Saltamacchia: E rispetto, Mike, a questo punto che sottolineavi di questo atteggiamento che abbiamo rispetto alle informazioni, ci sarà qualcosa di vero, ci sarà qualcosa di falso, secondo te è un problema di essere ingenui rispetto alle informazioni, cioè in un certo senso di finire un po’ per credere a tutto?
Caulfield: Io penso… una sorta di scenario per essere creduloni e ci sono persone anche molto ciniche, che però allo stesso tempo sono molto credulone, il loro cinismo li porta alla fine a credere che tutti siano là fuori per raccontare falsità, per manipolare l’altro, ma questo in realtà li rende incredibilmente prede facili di qualsiasi cosa, è facile convincerli e a volte, proprio a causa di questo profondo cinismo, in realtà credono a tutto quindi diventa un boomerang, e questo è un fenomeno molto diffuso di questi cinici creduloni e il modo per uscire da questa situazione è quello davvero di dedicare più tempo a meno cose cercando di approfondire di più. Il cinismo può essere un meccanismo di filtro in un certo senso, può essere quasi un meccanismo automatizzato, si è talmente sopraffatti da centinaia e migliaia di cose ogni giorno che si sviluppa quasi un senso di responsabilità individuale rispetto alla valutazione del livello di importanza di questi elementi, ma con un atteggiamento cinico questo filtro diventa di facile portata, perché allora di fronte a ogni cosa si dice: ma chi lo sa poi alla fine, ma qualcuno sta cercando di manipolarmi l’ho capito. Ebbene questo cinismo funziona come un filtro, quindi pensare che qualsiasi tipo di informazione che ci raggiunge racchiude qualcosa di fallace e in questo modo si riesce a sopravvivere a questo sovraccarico di informazioni, però bisognerebbe trovare modi alternativi perché in realtà questo cinismo produce poi anche teorie complottiste e anche in un certo senso modi di travisare la realtà, quindi in questo modo si è più facili preda anche di persone che vogliono convincerci che nulla di quello che ci viene proposto in realtà ha un fondo di verità.

——

ESERCIZIO 1: Per ciascuna affermazione indicare sì o no secondo l'intervista, citando testualmente le parole decisive: (a) per Caulfield le persone ciniche non possono essere anche credulone; (b) Caulfield indica come via d'uscita dedicare più tempo a meno cose; (c) per Caulfield il cinismo produce anche teorie complottiste.
ESERCIZIO 2: Riscrivere in forma di elenco puntato il paragrafo dell'intervista che inizia con "Io penso…", conservandone i fatti principali.
ESERCIZIO 3:
Rispondere in base all'intervista:
(a) Con quale nome Saltamacchia si rivolge a Caulfield?
(b) Con quale espressione Caulfield designa il fenomeno molto diffuso che descrive?
(c) A che cosa si riesce a sopravvivere pensando che ogni informazione racchiuda qualcosa di fallace?

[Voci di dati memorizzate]

——

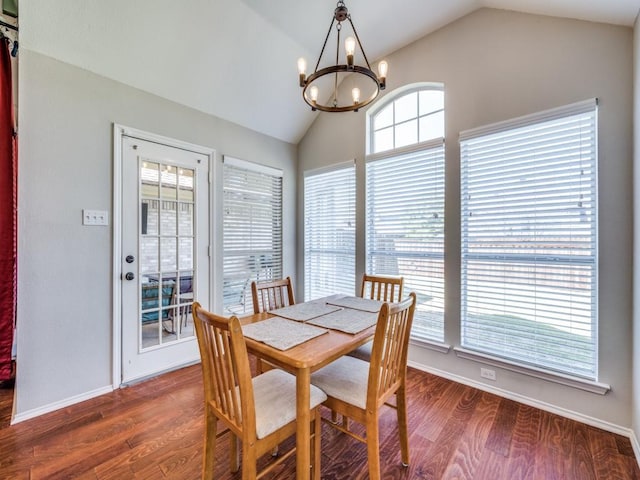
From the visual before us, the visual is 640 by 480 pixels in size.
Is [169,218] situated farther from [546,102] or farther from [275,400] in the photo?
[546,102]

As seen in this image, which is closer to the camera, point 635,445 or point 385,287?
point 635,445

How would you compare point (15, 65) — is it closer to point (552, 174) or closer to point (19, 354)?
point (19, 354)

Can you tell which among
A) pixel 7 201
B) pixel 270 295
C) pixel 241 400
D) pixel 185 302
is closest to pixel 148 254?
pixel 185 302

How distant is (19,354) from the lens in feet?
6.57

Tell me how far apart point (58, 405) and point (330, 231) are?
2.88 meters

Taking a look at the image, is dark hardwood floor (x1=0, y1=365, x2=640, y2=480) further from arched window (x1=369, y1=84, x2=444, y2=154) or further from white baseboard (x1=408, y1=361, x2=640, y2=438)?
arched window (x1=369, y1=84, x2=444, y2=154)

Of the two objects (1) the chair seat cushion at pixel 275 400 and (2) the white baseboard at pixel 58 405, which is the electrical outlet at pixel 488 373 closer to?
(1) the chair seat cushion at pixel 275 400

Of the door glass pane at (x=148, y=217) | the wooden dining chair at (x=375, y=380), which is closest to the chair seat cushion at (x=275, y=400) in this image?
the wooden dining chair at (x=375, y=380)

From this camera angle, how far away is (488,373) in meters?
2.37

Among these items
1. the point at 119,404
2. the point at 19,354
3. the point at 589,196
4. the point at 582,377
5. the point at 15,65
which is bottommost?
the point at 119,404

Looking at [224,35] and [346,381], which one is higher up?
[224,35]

——

RISPOSTA ATTESA 1:
(a) No: "ci sono persone anche molto ciniche, che però allo stesso tempo sono molto credulone"
(b) Sì: "il modo per uscire da questa situazione è quello davvero di dedicare più tempo a meno cose cercando di approfondire di più"
(c) Sì: "questo cinismo produce poi anche teorie complottiste"

RISPOSTA ATTESA 2:
- Esistono persone molto ciniche che sono al tempo stesso molto credulone.
- Il loro cinismo le porta a credere che tutti vogliano raccontare falsità e manipolare. Proprio per questo sono prede facili e finiscono per credere a tutto, con un effetto boomerang.
- Il fenomeno dei "cinici creduloni" è molto diffuso. Per uscirne occorre dedicare più tempo a meno cose, approfondendo di più.
- Il cinismo agisce come un filtro quasi automatico contro le centinaia e migliaia di cose che arrivano ogni giorno. Considerare fallace ogni informazione permette di sopravvivere al sovraccarico di informazioni.
- Servono modi alternativi, perché questo cinismo produce teorie complottiste e modi di travisare la realtà. Rende inoltre più facili prede di chi vuole convincerci che nulla di ciò che ci viene proposto abbia un fondo di verità.

RISPOSTA ATTESA 3:
(a) Mike.
(b) "cinici creduloni".
(c) Al sovraccarico di informazioni.